**Document text**
··········

Staying on top of your billing and collection

  • September 05, 2014
  • Deborah E. Gillis

For your practice to be viable, you need to take steps to ensure that you get paid for the services you provide, unless you make a conscious choice to work pro bono. You should not panic and accept every inquiry for representation that you receive.

Think carefully before acting for anyone who won’t sign a retainer agreement or pay the requested retainer. If they can’t or won’t pay a retainer at the outset, what confidence can you have that they will pay for your services as your bills are rendered?

If you agree to represent a client, put that agreement in writing at the outset. This is often referred to as a retainer agreement or engagement letter, and it is a valuable risk management, financial management and communication tool. An agreement that is clear on the services to be provided and your policies and procedures for communication and billing helps reduce misunderstandings about your role and your client’s responsibilities in the matter.

Sign a new retainer agreement for each new matter you accept, even with the same clients. Clearly spell out in each agreement what you have been retained to do and what you have not been retained to do.

··········

Data entries
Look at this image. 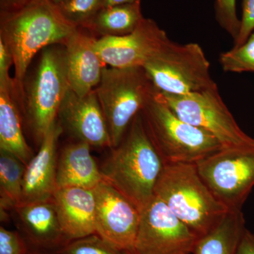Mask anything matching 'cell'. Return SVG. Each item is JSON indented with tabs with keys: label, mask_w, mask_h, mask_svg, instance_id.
Segmentation results:
<instances>
[{
	"label": "cell",
	"mask_w": 254,
	"mask_h": 254,
	"mask_svg": "<svg viewBox=\"0 0 254 254\" xmlns=\"http://www.w3.org/2000/svg\"><path fill=\"white\" fill-rule=\"evenodd\" d=\"M77 28L68 22L51 0H32L16 11L0 12V40L12 57L20 109L26 73L35 55L50 46H64Z\"/></svg>",
	"instance_id": "1"
},
{
	"label": "cell",
	"mask_w": 254,
	"mask_h": 254,
	"mask_svg": "<svg viewBox=\"0 0 254 254\" xmlns=\"http://www.w3.org/2000/svg\"><path fill=\"white\" fill-rule=\"evenodd\" d=\"M165 166L138 114L120 144L100 167L103 181L131 200L140 211L155 195V187Z\"/></svg>",
	"instance_id": "2"
},
{
	"label": "cell",
	"mask_w": 254,
	"mask_h": 254,
	"mask_svg": "<svg viewBox=\"0 0 254 254\" xmlns=\"http://www.w3.org/2000/svg\"><path fill=\"white\" fill-rule=\"evenodd\" d=\"M154 193L198 238L213 230L230 210L209 190L193 164L165 165Z\"/></svg>",
	"instance_id": "3"
},
{
	"label": "cell",
	"mask_w": 254,
	"mask_h": 254,
	"mask_svg": "<svg viewBox=\"0 0 254 254\" xmlns=\"http://www.w3.org/2000/svg\"><path fill=\"white\" fill-rule=\"evenodd\" d=\"M141 115L145 131L165 165H196L223 148L211 133L177 117L158 90L147 98Z\"/></svg>",
	"instance_id": "4"
},
{
	"label": "cell",
	"mask_w": 254,
	"mask_h": 254,
	"mask_svg": "<svg viewBox=\"0 0 254 254\" xmlns=\"http://www.w3.org/2000/svg\"><path fill=\"white\" fill-rule=\"evenodd\" d=\"M68 88L64 48L48 47L43 50L33 79L25 91L21 109L38 145L58 119Z\"/></svg>",
	"instance_id": "5"
},
{
	"label": "cell",
	"mask_w": 254,
	"mask_h": 254,
	"mask_svg": "<svg viewBox=\"0 0 254 254\" xmlns=\"http://www.w3.org/2000/svg\"><path fill=\"white\" fill-rule=\"evenodd\" d=\"M94 90L108 123L113 148L120 144L156 88L143 66H106Z\"/></svg>",
	"instance_id": "6"
},
{
	"label": "cell",
	"mask_w": 254,
	"mask_h": 254,
	"mask_svg": "<svg viewBox=\"0 0 254 254\" xmlns=\"http://www.w3.org/2000/svg\"><path fill=\"white\" fill-rule=\"evenodd\" d=\"M143 67L160 93L185 95L218 86L198 43L180 44L169 39Z\"/></svg>",
	"instance_id": "7"
},
{
	"label": "cell",
	"mask_w": 254,
	"mask_h": 254,
	"mask_svg": "<svg viewBox=\"0 0 254 254\" xmlns=\"http://www.w3.org/2000/svg\"><path fill=\"white\" fill-rule=\"evenodd\" d=\"M196 167L217 199L230 210H242L254 187V143L223 148Z\"/></svg>",
	"instance_id": "8"
},
{
	"label": "cell",
	"mask_w": 254,
	"mask_h": 254,
	"mask_svg": "<svg viewBox=\"0 0 254 254\" xmlns=\"http://www.w3.org/2000/svg\"><path fill=\"white\" fill-rule=\"evenodd\" d=\"M160 93L177 117L211 133L223 148L245 146L254 143V138L239 126L222 100L218 86L185 95Z\"/></svg>",
	"instance_id": "9"
},
{
	"label": "cell",
	"mask_w": 254,
	"mask_h": 254,
	"mask_svg": "<svg viewBox=\"0 0 254 254\" xmlns=\"http://www.w3.org/2000/svg\"><path fill=\"white\" fill-rule=\"evenodd\" d=\"M198 240L163 200L154 195L141 210L132 250L136 254H191Z\"/></svg>",
	"instance_id": "10"
},
{
	"label": "cell",
	"mask_w": 254,
	"mask_h": 254,
	"mask_svg": "<svg viewBox=\"0 0 254 254\" xmlns=\"http://www.w3.org/2000/svg\"><path fill=\"white\" fill-rule=\"evenodd\" d=\"M94 192L96 234L120 250H132L139 226V209L106 182Z\"/></svg>",
	"instance_id": "11"
},
{
	"label": "cell",
	"mask_w": 254,
	"mask_h": 254,
	"mask_svg": "<svg viewBox=\"0 0 254 254\" xmlns=\"http://www.w3.org/2000/svg\"><path fill=\"white\" fill-rule=\"evenodd\" d=\"M170 38L151 18H143L133 33L124 36L102 37L95 42L97 53L107 66H143Z\"/></svg>",
	"instance_id": "12"
},
{
	"label": "cell",
	"mask_w": 254,
	"mask_h": 254,
	"mask_svg": "<svg viewBox=\"0 0 254 254\" xmlns=\"http://www.w3.org/2000/svg\"><path fill=\"white\" fill-rule=\"evenodd\" d=\"M58 120L77 141L91 147L112 148L108 123L95 90L81 96L68 88Z\"/></svg>",
	"instance_id": "13"
},
{
	"label": "cell",
	"mask_w": 254,
	"mask_h": 254,
	"mask_svg": "<svg viewBox=\"0 0 254 254\" xmlns=\"http://www.w3.org/2000/svg\"><path fill=\"white\" fill-rule=\"evenodd\" d=\"M10 212L30 250L57 252L69 242L60 225L53 200L20 203Z\"/></svg>",
	"instance_id": "14"
},
{
	"label": "cell",
	"mask_w": 254,
	"mask_h": 254,
	"mask_svg": "<svg viewBox=\"0 0 254 254\" xmlns=\"http://www.w3.org/2000/svg\"><path fill=\"white\" fill-rule=\"evenodd\" d=\"M64 129L58 119L50 127L36 155L26 165L21 203L51 200L57 187L58 141Z\"/></svg>",
	"instance_id": "15"
},
{
	"label": "cell",
	"mask_w": 254,
	"mask_h": 254,
	"mask_svg": "<svg viewBox=\"0 0 254 254\" xmlns=\"http://www.w3.org/2000/svg\"><path fill=\"white\" fill-rule=\"evenodd\" d=\"M97 39L86 28L78 27L64 45L69 88L81 96L98 86L107 66L95 50Z\"/></svg>",
	"instance_id": "16"
},
{
	"label": "cell",
	"mask_w": 254,
	"mask_h": 254,
	"mask_svg": "<svg viewBox=\"0 0 254 254\" xmlns=\"http://www.w3.org/2000/svg\"><path fill=\"white\" fill-rule=\"evenodd\" d=\"M52 200L64 234L68 240L96 234L94 190L80 187L57 189Z\"/></svg>",
	"instance_id": "17"
},
{
	"label": "cell",
	"mask_w": 254,
	"mask_h": 254,
	"mask_svg": "<svg viewBox=\"0 0 254 254\" xmlns=\"http://www.w3.org/2000/svg\"><path fill=\"white\" fill-rule=\"evenodd\" d=\"M91 146L76 141L64 145L58 154L57 187H80L94 190L103 177L91 153Z\"/></svg>",
	"instance_id": "18"
},
{
	"label": "cell",
	"mask_w": 254,
	"mask_h": 254,
	"mask_svg": "<svg viewBox=\"0 0 254 254\" xmlns=\"http://www.w3.org/2000/svg\"><path fill=\"white\" fill-rule=\"evenodd\" d=\"M0 149L13 153L26 165L34 156L23 135L14 83L0 86Z\"/></svg>",
	"instance_id": "19"
},
{
	"label": "cell",
	"mask_w": 254,
	"mask_h": 254,
	"mask_svg": "<svg viewBox=\"0 0 254 254\" xmlns=\"http://www.w3.org/2000/svg\"><path fill=\"white\" fill-rule=\"evenodd\" d=\"M141 0L105 6L83 27L97 38L124 36L133 33L143 21Z\"/></svg>",
	"instance_id": "20"
},
{
	"label": "cell",
	"mask_w": 254,
	"mask_h": 254,
	"mask_svg": "<svg viewBox=\"0 0 254 254\" xmlns=\"http://www.w3.org/2000/svg\"><path fill=\"white\" fill-rule=\"evenodd\" d=\"M246 230L242 210H229L213 230L198 238L193 254H237Z\"/></svg>",
	"instance_id": "21"
},
{
	"label": "cell",
	"mask_w": 254,
	"mask_h": 254,
	"mask_svg": "<svg viewBox=\"0 0 254 254\" xmlns=\"http://www.w3.org/2000/svg\"><path fill=\"white\" fill-rule=\"evenodd\" d=\"M26 165L13 153L0 149V203L1 215L11 211L22 199Z\"/></svg>",
	"instance_id": "22"
},
{
	"label": "cell",
	"mask_w": 254,
	"mask_h": 254,
	"mask_svg": "<svg viewBox=\"0 0 254 254\" xmlns=\"http://www.w3.org/2000/svg\"><path fill=\"white\" fill-rule=\"evenodd\" d=\"M219 61L226 72H254V31L242 46L222 53Z\"/></svg>",
	"instance_id": "23"
},
{
	"label": "cell",
	"mask_w": 254,
	"mask_h": 254,
	"mask_svg": "<svg viewBox=\"0 0 254 254\" xmlns=\"http://www.w3.org/2000/svg\"><path fill=\"white\" fill-rule=\"evenodd\" d=\"M57 252L59 254H125V251L112 245L98 234L69 241Z\"/></svg>",
	"instance_id": "24"
},
{
	"label": "cell",
	"mask_w": 254,
	"mask_h": 254,
	"mask_svg": "<svg viewBox=\"0 0 254 254\" xmlns=\"http://www.w3.org/2000/svg\"><path fill=\"white\" fill-rule=\"evenodd\" d=\"M104 4V0H67L58 5L62 14L76 27H83Z\"/></svg>",
	"instance_id": "25"
},
{
	"label": "cell",
	"mask_w": 254,
	"mask_h": 254,
	"mask_svg": "<svg viewBox=\"0 0 254 254\" xmlns=\"http://www.w3.org/2000/svg\"><path fill=\"white\" fill-rule=\"evenodd\" d=\"M215 17L220 26L233 38H238L241 21L237 13V0H215Z\"/></svg>",
	"instance_id": "26"
},
{
	"label": "cell",
	"mask_w": 254,
	"mask_h": 254,
	"mask_svg": "<svg viewBox=\"0 0 254 254\" xmlns=\"http://www.w3.org/2000/svg\"><path fill=\"white\" fill-rule=\"evenodd\" d=\"M29 247L18 230L0 227V254H27Z\"/></svg>",
	"instance_id": "27"
},
{
	"label": "cell",
	"mask_w": 254,
	"mask_h": 254,
	"mask_svg": "<svg viewBox=\"0 0 254 254\" xmlns=\"http://www.w3.org/2000/svg\"><path fill=\"white\" fill-rule=\"evenodd\" d=\"M240 33L234 48L242 46L254 31V0H243Z\"/></svg>",
	"instance_id": "28"
},
{
	"label": "cell",
	"mask_w": 254,
	"mask_h": 254,
	"mask_svg": "<svg viewBox=\"0 0 254 254\" xmlns=\"http://www.w3.org/2000/svg\"><path fill=\"white\" fill-rule=\"evenodd\" d=\"M13 59L4 43L0 40V86L12 84L14 79L10 76L9 70Z\"/></svg>",
	"instance_id": "29"
},
{
	"label": "cell",
	"mask_w": 254,
	"mask_h": 254,
	"mask_svg": "<svg viewBox=\"0 0 254 254\" xmlns=\"http://www.w3.org/2000/svg\"><path fill=\"white\" fill-rule=\"evenodd\" d=\"M237 254H254V233L246 230Z\"/></svg>",
	"instance_id": "30"
},
{
	"label": "cell",
	"mask_w": 254,
	"mask_h": 254,
	"mask_svg": "<svg viewBox=\"0 0 254 254\" xmlns=\"http://www.w3.org/2000/svg\"><path fill=\"white\" fill-rule=\"evenodd\" d=\"M32 0H0V12H11L23 8Z\"/></svg>",
	"instance_id": "31"
},
{
	"label": "cell",
	"mask_w": 254,
	"mask_h": 254,
	"mask_svg": "<svg viewBox=\"0 0 254 254\" xmlns=\"http://www.w3.org/2000/svg\"><path fill=\"white\" fill-rule=\"evenodd\" d=\"M140 1V0H104L103 7H105V6H113V5L136 2V1Z\"/></svg>",
	"instance_id": "32"
},
{
	"label": "cell",
	"mask_w": 254,
	"mask_h": 254,
	"mask_svg": "<svg viewBox=\"0 0 254 254\" xmlns=\"http://www.w3.org/2000/svg\"><path fill=\"white\" fill-rule=\"evenodd\" d=\"M27 254H59L58 252H44V251H38L34 250H28Z\"/></svg>",
	"instance_id": "33"
},
{
	"label": "cell",
	"mask_w": 254,
	"mask_h": 254,
	"mask_svg": "<svg viewBox=\"0 0 254 254\" xmlns=\"http://www.w3.org/2000/svg\"><path fill=\"white\" fill-rule=\"evenodd\" d=\"M55 4L59 5L60 4H63V3L65 2V1H67V0H51Z\"/></svg>",
	"instance_id": "34"
},
{
	"label": "cell",
	"mask_w": 254,
	"mask_h": 254,
	"mask_svg": "<svg viewBox=\"0 0 254 254\" xmlns=\"http://www.w3.org/2000/svg\"><path fill=\"white\" fill-rule=\"evenodd\" d=\"M125 254H135V252H133V251L132 250L125 251Z\"/></svg>",
	"instance_id": "35"
}]
</instances>
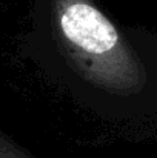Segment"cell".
Masks as SVG:
<instances>
[{
	"label": "cell",
	"instance_id": "cell-1",
	"mask_svg": "<svg viewBox=\"0 0 157 158\" xmlns=\"http://www.w3.org/2000/svg\"><path fill=\"white\" fill-rule=\"evenodd\" d=\"M29 54L82 109L157 121V34L119 23L99 0H36Z\"/></svg>",
	"mask_w": 157,
	"mask_h": 158
}]
</instances>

··········

**Exercise prompt**
Render into Spanish this sentence from the billing and collection text above: "Sign a new retainer agreement for each new matter you accept, even with the same clients."

**Final result**
Firme un nuevo contrato de honorarios por cada nuevo asunto que acepte, incluso con los mismos clientes.